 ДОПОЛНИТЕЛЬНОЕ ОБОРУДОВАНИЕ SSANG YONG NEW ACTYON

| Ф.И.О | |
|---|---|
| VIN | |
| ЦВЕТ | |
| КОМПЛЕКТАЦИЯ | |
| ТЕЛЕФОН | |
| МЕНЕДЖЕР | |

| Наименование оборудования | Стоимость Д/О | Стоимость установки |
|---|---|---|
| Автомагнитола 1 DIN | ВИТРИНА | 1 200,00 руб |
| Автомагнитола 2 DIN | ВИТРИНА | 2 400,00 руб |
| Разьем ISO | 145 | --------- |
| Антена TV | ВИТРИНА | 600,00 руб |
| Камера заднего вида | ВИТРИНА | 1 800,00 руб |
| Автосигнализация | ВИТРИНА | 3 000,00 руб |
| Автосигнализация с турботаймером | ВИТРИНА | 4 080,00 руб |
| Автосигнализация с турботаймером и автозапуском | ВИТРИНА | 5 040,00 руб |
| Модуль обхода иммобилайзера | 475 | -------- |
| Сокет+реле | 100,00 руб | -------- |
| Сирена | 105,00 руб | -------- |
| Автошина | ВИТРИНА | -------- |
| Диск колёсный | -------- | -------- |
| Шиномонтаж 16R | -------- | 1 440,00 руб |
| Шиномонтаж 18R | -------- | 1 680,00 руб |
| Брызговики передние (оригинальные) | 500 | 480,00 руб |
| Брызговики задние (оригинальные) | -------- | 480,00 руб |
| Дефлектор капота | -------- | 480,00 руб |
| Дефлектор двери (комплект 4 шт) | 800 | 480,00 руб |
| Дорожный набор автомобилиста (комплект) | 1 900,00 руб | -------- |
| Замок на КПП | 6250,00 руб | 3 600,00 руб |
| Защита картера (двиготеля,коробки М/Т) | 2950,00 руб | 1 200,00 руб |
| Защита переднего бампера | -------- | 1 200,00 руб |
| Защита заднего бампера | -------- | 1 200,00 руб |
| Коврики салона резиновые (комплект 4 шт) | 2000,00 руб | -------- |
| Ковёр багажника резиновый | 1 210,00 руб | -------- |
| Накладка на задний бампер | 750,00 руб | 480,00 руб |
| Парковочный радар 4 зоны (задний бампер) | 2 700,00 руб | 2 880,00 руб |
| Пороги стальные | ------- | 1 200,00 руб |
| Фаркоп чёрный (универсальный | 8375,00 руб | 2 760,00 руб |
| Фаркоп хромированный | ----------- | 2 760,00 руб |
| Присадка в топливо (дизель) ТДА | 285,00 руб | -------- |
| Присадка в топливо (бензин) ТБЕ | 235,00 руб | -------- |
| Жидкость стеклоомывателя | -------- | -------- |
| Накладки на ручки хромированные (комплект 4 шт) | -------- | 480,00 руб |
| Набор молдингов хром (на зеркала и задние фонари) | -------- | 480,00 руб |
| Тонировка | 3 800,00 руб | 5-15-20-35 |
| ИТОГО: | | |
::::::
→ **EXERCISE BRIEF**: Locate the line with "210,00 руб | -------- |" in the entries above; extract it and every line after it, verbatim.

→ **OUTPUT FOR THIS EXERCISE**:
| Ковёр багажника резиновый | 1 210,00 руб | -------- |
| Накладка на задний бампер | 750,00 руб | 480,00 руб |
| Парковочный радар 4 зоны (задний бампер) | 2 700,00 руб | 2 880,00 руб |
| Пороги стальные | ------- | 1 200,00 руб |
| Фаркоп чёрный (универсальный | 8375,00 руб | 2 760,00 руб |
| Фаркоп хромированный | ----------- | 2 760,00 руб |
| Присадка в топливо (дизель) ТДА | 285,00 руб | -------- |
| Присадка в топливо (бензин) ТБЕ | 235,00 руб | -------- |
| Жидкость стеклоомывателя | -------- | -------- |
| Накладки на ручки хромированные (комплект 4 шт) | -------- | 480,00 руб |
| Набор молдингов хром (на зеркала и задние фонари) | -------- | 480,00 руб |
| Тонировка | 3 800,00 руб | 5-15-20-35 |
| ИТОГО: | | |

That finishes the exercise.